シュクルリーより甘い溺愛宣言 ~その身に愛の結晶を宿したパティシエールは財閥御曹司の盲愛から逃れられない~
 パーティー会場を出ると、足早にホテルの従業員スペースへ向かった。
 デリカバットを片付けながらこみ上げてくるのは、自分への嫌悪感だ。
 胸を襲った動悸に、吐き気すら感じる。

 あの場にいたら、慧悟さんに会ってしまう。
 もしも目の前に、慧悟さんが来たら――。

 私は捨てたはずの想いを捨てきれていない。
 自分の卑しさは、住む世界の違いを見せつけられてもなお自分が特別であることを主張しようとする。

 私は特別なんかじゃない。
 どうあがいても、財閥と庶民の壁は越えられない。

『幾美家は然るべき家柄の人と婚姻を結ぶ。

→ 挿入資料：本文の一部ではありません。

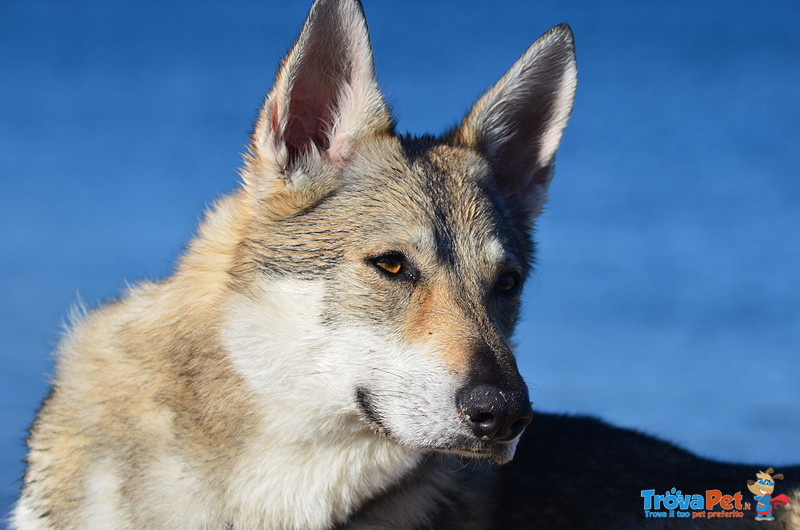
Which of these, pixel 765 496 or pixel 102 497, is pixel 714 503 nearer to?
pixel 765 496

それか財閥のしきたりなの。そうやって、幾美家は名誉と誇りを維持してきたの』

 小学生の頃に奥様に言われた言葉を、一字一句正確に覚えている。
 それだけ、胸に刻んだ言葉のはずなのに。

 どうして好きになってしまったんだろう。
 どうして抱かれてしまったんだろう――。

 涙がこみ上げる。
 ぼやけた視界は、なぜだかぐるぐると回っていく。

 あれ、私――。

 日頃の寝不足が祟ったのか。 
 私は慌てて化粧室へと駆けた。


 けれど、もつれた足は私の体重を支え切れない。

 無茶しすぎたなあ。精神的にも来てたんだなあ。
 でもきっとここで倒れてしまえば、もう幾美家に関わらないようにそっと生きられるなぁ。

 斜めになっていく風景が、やたらスローモーションのように感じて、不意にそう思った。

「希幸――っ!」

 ああ、ほら。無茶しすぎたせいで、幻聴まで聞こえる。
 卑しい私の、胸にただ一人いる愛しい人の声――。

 ――私はそのまま、意識を手放した。